Validation of qPCR-method for quantification of viable bacteria in packaging boards

This work aimed at validating an accurate and rapid method for quantification of bacteria in fibre-based packaging boards. In the future, paperboard industry crucially needs a valid modern method to meet the globally increasing criteria for a high and proven purity of packaging boards. Quantification of bacteria in packaging board is currently based on conventional cultivation methods involving long incubation steps and high demand of human resources.

The poster describes key results of the method validation for the analysis of four different packaging board grades from two board mills.

Bacteria were separated from the fibre based material before DNA extraction. Differentiation between viable and dead bacterial cells was based on a Propidium monoazide (PMA) treatment. DNA was extracted by an in-house method (enzymatic, chemical and mechanical disruption of cells and isopropanol precipitation of DNA) prior to determination of viable bacteria with quantitative polymerase chain reaction (qPCR).

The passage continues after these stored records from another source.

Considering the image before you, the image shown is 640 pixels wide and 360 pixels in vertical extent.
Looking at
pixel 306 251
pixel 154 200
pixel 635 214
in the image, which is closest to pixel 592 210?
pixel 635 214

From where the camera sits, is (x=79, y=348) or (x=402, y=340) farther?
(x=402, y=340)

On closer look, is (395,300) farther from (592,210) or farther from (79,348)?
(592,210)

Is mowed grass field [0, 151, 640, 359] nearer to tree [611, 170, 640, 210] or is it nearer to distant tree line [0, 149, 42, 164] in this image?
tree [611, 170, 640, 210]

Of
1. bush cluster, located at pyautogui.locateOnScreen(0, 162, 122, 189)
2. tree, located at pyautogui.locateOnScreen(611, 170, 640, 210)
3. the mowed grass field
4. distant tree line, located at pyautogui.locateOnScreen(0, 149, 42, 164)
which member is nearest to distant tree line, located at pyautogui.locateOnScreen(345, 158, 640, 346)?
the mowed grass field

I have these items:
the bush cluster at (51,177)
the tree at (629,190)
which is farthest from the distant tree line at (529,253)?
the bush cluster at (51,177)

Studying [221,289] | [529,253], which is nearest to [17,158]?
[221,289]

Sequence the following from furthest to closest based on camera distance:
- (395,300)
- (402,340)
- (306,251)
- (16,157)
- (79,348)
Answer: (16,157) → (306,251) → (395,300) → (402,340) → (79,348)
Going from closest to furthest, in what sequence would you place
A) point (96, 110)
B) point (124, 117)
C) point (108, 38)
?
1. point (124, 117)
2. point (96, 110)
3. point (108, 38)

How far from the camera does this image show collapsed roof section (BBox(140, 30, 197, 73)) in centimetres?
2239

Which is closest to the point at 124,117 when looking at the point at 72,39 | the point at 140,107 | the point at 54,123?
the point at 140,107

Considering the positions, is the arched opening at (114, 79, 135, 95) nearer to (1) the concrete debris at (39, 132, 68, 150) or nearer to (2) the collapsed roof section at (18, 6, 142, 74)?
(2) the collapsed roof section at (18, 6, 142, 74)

Assay for total bacteria and specific assays for two relevant contaminating bacterial clusters, class Bacilli and genus-level Bacillus D cluster, were developed. Additionally, the method was proven to validly detect a broader range of bacterial clusters present in board processes.

Validation was successful for multiple operators with good statistical characteristics (linearity, accuracy and precision). The viable qPCR method can be used for determination of bacterial levels in packaging boards. Later end product measurements already provided support for data and conclusions of the validation report. In the future, accumulation of authentic end product data from packaging board process will further strengthen validity of the approach.